▶ [Work to do]: Quote every line in the entries below that contains the word "distance".

▶ [Dataset]:

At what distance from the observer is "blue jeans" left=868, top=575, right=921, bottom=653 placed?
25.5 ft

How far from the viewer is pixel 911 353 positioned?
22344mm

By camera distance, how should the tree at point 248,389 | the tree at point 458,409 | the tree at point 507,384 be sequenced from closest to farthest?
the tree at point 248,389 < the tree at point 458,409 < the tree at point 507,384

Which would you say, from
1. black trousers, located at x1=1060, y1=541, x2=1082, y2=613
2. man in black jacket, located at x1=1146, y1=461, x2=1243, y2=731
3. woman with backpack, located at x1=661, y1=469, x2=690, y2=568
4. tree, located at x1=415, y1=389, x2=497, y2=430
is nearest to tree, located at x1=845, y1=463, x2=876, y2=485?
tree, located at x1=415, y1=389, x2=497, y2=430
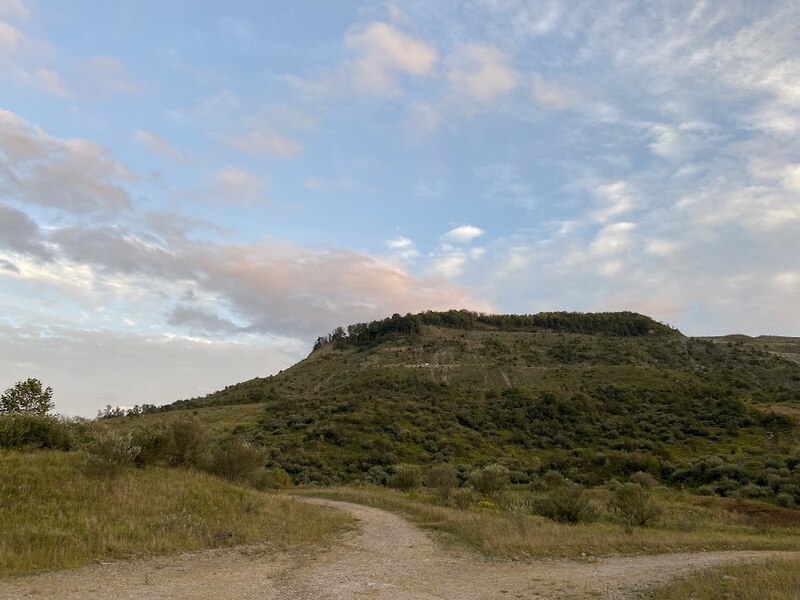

▶ [Exercise output]:
At what distance from the observer is "blue jeans" left=868, top=575, right=921, bottom=653 placed?
By camera distance, how should the tree at point 248,389 | the tree at point 458,409 | the tree at point 507,384 be sequenced from closest to farthest?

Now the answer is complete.